PROVIDED MATERIAL>
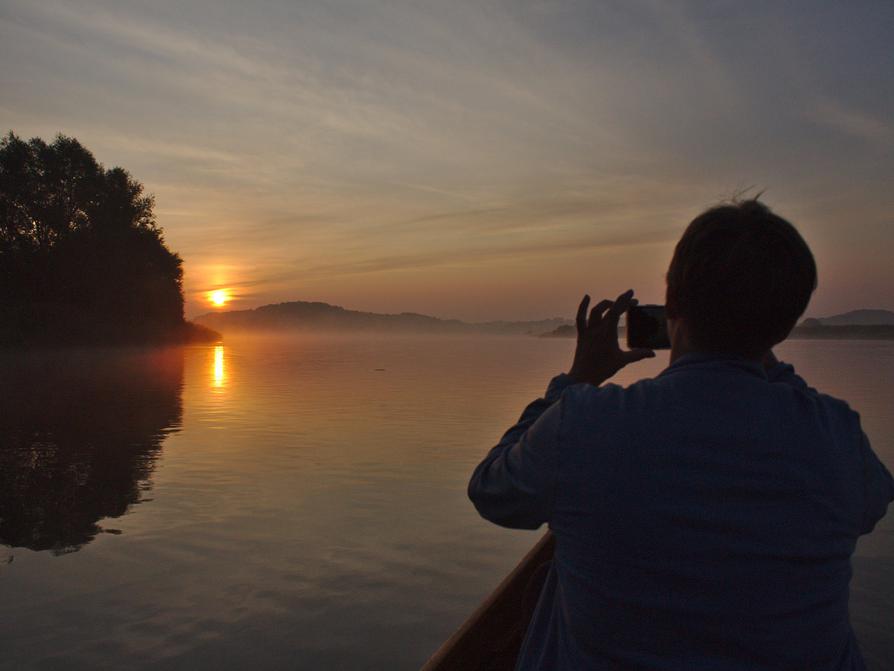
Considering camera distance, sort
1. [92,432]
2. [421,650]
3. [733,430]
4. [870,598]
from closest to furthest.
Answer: [733,430] → [421,650] → [870,598] → [92,432]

REQUIRED WORK>
Copy the listing above word for word, leaving out the picture.

RESPONSE>
Considering camera distance, sort
1. [92,432]
2. [421,650]
3. [733,430]
4. [870,598]
from closest to furthest.
Answer: [733,430] → [421,650] → [870,598] → [92,432]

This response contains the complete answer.